And there was a moment together, too, which hasn't happened at every show on the pair's summer tour. Five songs into Beck's set Guy strode onstage to sing and trade blues licks with the headliner, who had tweeted a birthday message, as well as a vintage photo of the two of them together, prior to the show.

Guy certainly didn't look or sound his age during his nearly 70 minutes on stage at Meadow Brook. He strode out in a white baseball cap and matching pants and silk shirt, executing a few playing tricks before leading his quintet into "Damn Right, I've Got the Blues." He treated the set as part show, part history lesson, lacing in homages to peers and mentors such as Willie Dixon ("I Just Want to Make Love to You"), Muddy Waters ("Hoochie Coochie Man"), and, via snippets within other songs, Jimi Hendrix, Motown legend Marvin Gaye and John Lee Hooker -- making sure to celebrate the latter's roots in Detroit.

There were plenty of happy birthday signs in the crowd, as well as a balloon delivered by one fan early in the set -- "Y'all don't know how you're making me feel. I love you. Now don't make me cry," Guy said -- and he got up close and personal during "Someone Else Is Steppin' In (Slippin' Out, Slippin' In") as he walked up the pavilion aisles all the way to the hill, playing solos singing some verses amidst a sea of cell phones capturing the journey, returning to the stage for a rendition of "Born To Play Guitar's" title track, during which he played his guitar with drum sticks and a towel as well as behind his back.

..........

(Requirements) Rewrite the concert review starting at "Guy certainly didn't" and ending at "roots in Detroit.", substituting "band" for "quintet". The data after this point has no connection to the concert review.

..........

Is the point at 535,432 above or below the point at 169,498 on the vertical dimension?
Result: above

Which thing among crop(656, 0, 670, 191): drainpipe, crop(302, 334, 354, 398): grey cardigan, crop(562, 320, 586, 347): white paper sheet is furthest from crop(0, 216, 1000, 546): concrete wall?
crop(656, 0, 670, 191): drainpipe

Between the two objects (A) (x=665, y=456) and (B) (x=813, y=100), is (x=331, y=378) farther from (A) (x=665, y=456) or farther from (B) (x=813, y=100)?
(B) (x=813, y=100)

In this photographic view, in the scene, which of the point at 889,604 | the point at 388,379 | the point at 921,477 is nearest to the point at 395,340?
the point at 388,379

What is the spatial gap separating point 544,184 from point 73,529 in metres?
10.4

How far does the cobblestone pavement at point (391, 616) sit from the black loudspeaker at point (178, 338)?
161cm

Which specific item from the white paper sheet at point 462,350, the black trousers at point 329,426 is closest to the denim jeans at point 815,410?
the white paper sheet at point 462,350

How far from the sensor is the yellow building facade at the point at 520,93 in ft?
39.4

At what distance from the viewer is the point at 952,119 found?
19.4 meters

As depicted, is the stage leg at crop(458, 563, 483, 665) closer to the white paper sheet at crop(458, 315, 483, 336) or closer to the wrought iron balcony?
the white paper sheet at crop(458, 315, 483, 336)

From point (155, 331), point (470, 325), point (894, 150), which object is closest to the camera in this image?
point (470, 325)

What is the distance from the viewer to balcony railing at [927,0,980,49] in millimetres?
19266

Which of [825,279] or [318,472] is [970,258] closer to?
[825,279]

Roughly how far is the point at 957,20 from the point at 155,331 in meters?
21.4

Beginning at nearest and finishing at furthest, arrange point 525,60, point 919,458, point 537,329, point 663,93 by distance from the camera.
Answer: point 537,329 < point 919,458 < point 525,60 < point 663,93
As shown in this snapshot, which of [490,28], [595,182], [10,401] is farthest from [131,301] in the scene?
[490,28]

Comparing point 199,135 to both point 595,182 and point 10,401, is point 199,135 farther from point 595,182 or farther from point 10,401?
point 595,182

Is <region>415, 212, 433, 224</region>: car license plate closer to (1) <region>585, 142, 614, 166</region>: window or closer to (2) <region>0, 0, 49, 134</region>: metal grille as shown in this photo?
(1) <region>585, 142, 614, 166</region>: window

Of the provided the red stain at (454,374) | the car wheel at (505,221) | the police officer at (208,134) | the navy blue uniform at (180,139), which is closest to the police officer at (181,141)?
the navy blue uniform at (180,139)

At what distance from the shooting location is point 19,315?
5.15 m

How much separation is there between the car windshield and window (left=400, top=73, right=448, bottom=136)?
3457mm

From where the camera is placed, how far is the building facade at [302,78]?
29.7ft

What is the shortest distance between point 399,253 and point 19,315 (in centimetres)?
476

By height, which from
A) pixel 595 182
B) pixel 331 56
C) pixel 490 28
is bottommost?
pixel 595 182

..........

(Solution for this exercise)
Guy certainly didn't look or sound his age during his nearly 70 minutes on stage at Meadow Brook. He strode out in a white baseball cap and matching pants and silk shirt, executing a few playing tricks before leading his band into "Damn Right, I've Got the Blues." He treated the set as part show, part history lesson, lacing in homages to peers and mentors such as Willie Dixon ("I Just Want to Make Love to You"), Muddy Waters ("Hoochie Coochie Man"), and, via snippets within other songs, Jimi Hendrix, Motown legend Marvin Gaye and John Lee Hooker -- making sure to celebrate the latter's roots in Detroit.